Should I Buy a House in Sullivan County, New York?

Kids in fieldAny time someone begins a question with “be honest,” you know you’re in for it. For a real estate agent, maybe this would have been an easy one.

“Be honest, should I buy a house in Sullivan County?” is a no-brainer if you have properties to move. But I’m just a website editor. It wasn’t easy for me.

I had too many questions to ask. “Do you have children?” “Do you plan to live here year-round?” “Are you looking to sell in a few years, counting on casinos to turn your investment into a gold mine?”

Her answers were yes, no, and no. I breathed out. “OK,” I told her. “Yes, yes, you should buy a house in Sullivan County.”

I may be a little biased — OK, a lot biased — but I’ve always thought of Sullivan County as one of the most beautiful places in the country. Our rolling hills. Our lush greenery. Our rivers. Our small towns. There may be similar spots in other corners of the world, but none are home to me and thus none are quite as good.

And yet, it’s as someone who was born and raised in Sullivan County and called it home for most of my life – aside from short stints out of the area for college and when I was first married — that makes that question so hard to answer. Because I know that buying a second home in Sullivan County is world’s away from making it your primary residence.

Time for a little disclaimer: it’s been said in this newspaper more than once that I bear a grudge against folks who come to the county from elsewhere, and in an effort to clear up the misconception, I must note that I am not only married to an out-of-towner but also the child of one. My daughter and I are both mixed — children who have one “native” parent and one carpetbagger.

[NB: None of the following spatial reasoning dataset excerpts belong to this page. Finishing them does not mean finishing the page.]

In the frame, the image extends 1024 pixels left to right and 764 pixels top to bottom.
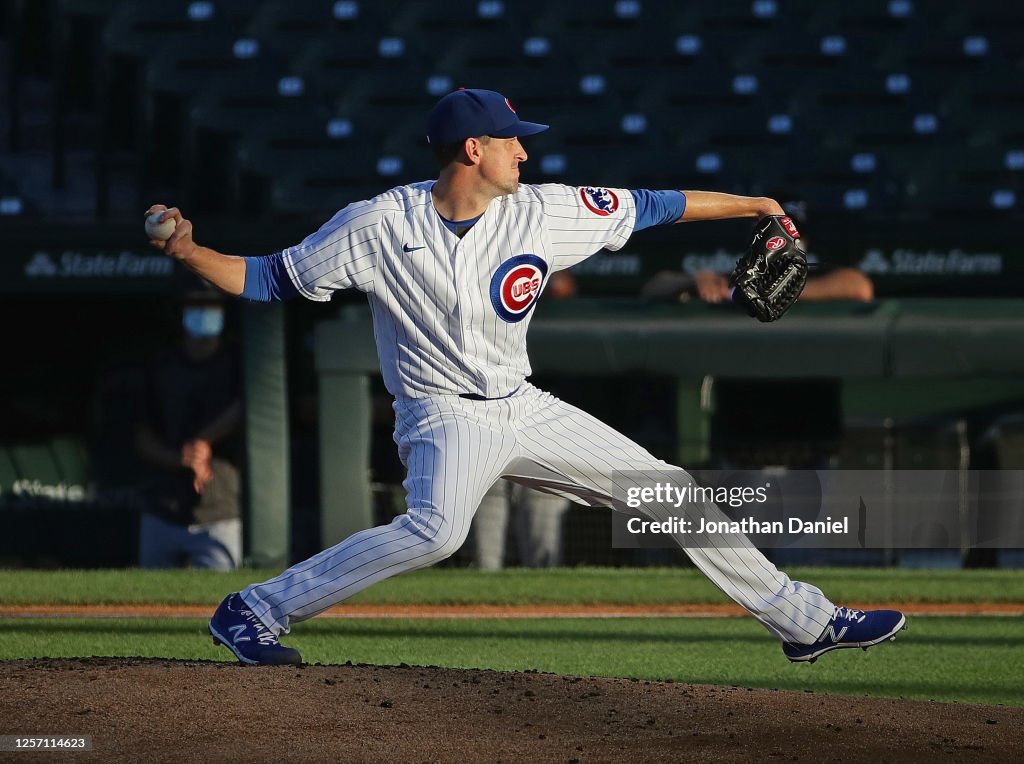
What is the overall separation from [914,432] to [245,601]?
5.59 meters

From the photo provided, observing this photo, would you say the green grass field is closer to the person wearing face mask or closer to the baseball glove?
the person wearing face mask

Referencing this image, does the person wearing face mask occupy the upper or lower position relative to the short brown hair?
lower

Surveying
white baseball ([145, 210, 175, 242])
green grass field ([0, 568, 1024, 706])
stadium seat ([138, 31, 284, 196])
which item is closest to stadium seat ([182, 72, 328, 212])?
stadium seat ([138, 31, 284, 196])

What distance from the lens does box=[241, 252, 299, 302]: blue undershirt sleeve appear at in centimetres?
399

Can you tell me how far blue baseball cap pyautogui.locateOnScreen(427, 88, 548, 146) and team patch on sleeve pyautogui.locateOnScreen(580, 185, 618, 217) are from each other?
238mm

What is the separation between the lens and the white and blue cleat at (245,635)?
Result: 392cm

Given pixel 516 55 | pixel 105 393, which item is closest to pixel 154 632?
pixel 105 393

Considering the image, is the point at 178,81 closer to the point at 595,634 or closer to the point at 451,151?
the point at 595,634

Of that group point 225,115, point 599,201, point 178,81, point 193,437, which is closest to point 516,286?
point 599,201

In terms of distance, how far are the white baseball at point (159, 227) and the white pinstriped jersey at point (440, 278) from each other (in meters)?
0.35

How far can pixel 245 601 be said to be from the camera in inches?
155

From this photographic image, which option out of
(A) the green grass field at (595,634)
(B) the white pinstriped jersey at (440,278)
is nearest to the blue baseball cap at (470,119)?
(B) the white pinstriped jersey at (440,278)

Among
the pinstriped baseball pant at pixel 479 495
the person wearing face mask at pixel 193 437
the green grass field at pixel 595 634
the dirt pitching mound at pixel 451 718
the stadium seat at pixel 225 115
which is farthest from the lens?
the stadium seat at pixel 225 115

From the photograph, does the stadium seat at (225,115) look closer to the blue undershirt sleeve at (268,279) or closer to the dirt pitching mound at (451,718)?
the blue undershirt sleeve at (268,279)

I don’t now, nor have I ever, hated out-of-towners. But I do tend to look at life from the side of the folks who have built this county and who live here year round, from the perspective of the members of the working class trying to eke out a living in Sullivan County.

It’s not the easiest of existences. Our taxes are high. Our salaries low. The winters are tough. The health of the citizens fairly poor. We live in a corner of the country where — in 2015 — there are still areas where there is limited to no access to the world wide web.

I love our county. I love that I am raising a child in our county. I have no plans to move out of our county. But ask me if you should buy a house here, and I can’t give you a simple answer.

As a second home owner? Sure. Yes. Absolutely. Come here and enjoy the beauty, give your children the advantages of country life, from the ability to ride their bikes down dirt roads unsupervised to the chance to see animals every time they step outside. Come and bask in the peace and quiet. Come to eat good, healthy food grown in a place where the land is still clean and undeveloped.

As a full-timer? Well, that’s more complicated.

If you’re coming here thinking you need to fix the place, you’d best turn the car around. Sullivan County needs improving, sure. But first we need people who love what is already here, who can embrace its imperfections in order to enhance them.

If you want to buy a house in Sullivan County and live here full-time, you need to know that we’re so much more than what you see on the surface. But if you’re both willing and able to look deeper, you’re going to like what you see.